We tootled south along the coast for about half an hour then settled in at Pete’s POP in Ross. Pete is no longer with us, but a number of his old friends in the community now manage the POP in his memory - the space is quite interesting, up a hill behind the tourist centre, set on a rather sloped paddock with a mix of gravel and grassed sites, and worryingly a sign saying "No entry - old mine beyond here"! Equally concerning was the age of some of the tourist literature in the registration shed - AA What's On from 2018!


Heading back to the village we got harassed by a very grumpy alpaca and greeted by a very waggy Foxy! We knew that the Ross Goldfield Heritage Walkway up to the pioneer's cemetery and along the water race was partially closed due to a landslip caused by the recent rain storms, but we walked as far the old Victorian cemetery which contained some rather beautiful but somewhat distressing old gravestones - average life span seemed to be around 30-40 years, and poor Edmund Louch William Byles Tyrell Case may have managed 6 decades but "died in dispair (sic)" - presumably he never found the gold he expected in them thar hills.

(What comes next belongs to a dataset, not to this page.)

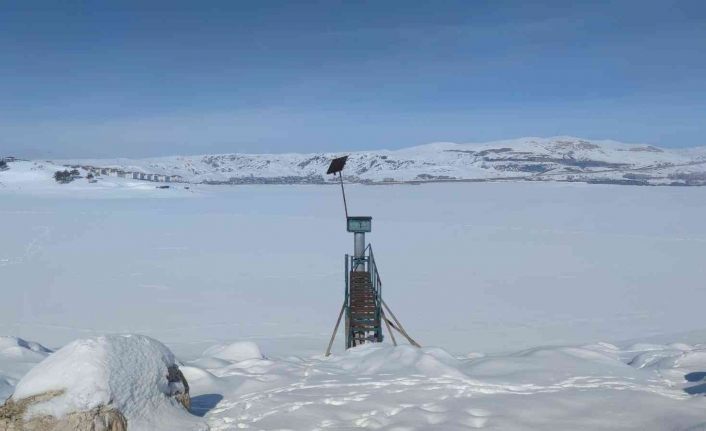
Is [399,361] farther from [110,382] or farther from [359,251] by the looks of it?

Coming back down the track we stopped to admire the old bell tower, and read the information sign, then realised we were bring surveyed by a rather imperious and very plump kererū, just sitting & posing on the framework of the tower - cue endless long lens shots trying to capture his majesty! Their plumage is an aurora of colour - teals, greens, plums & maroons - offset by the whitest of fronts and startling red eyes, beak and claws. So stunning.



We wandered down the main street of Ross and stopped for a pint at the Empire Hotel which was buzzing with locals, had a call with Sara about Helen's impending surgery, then sloped back up the hill to Banjo for dinner, stopping to admire a fabulous fence/hedge made from old rusty farm machinery along the way.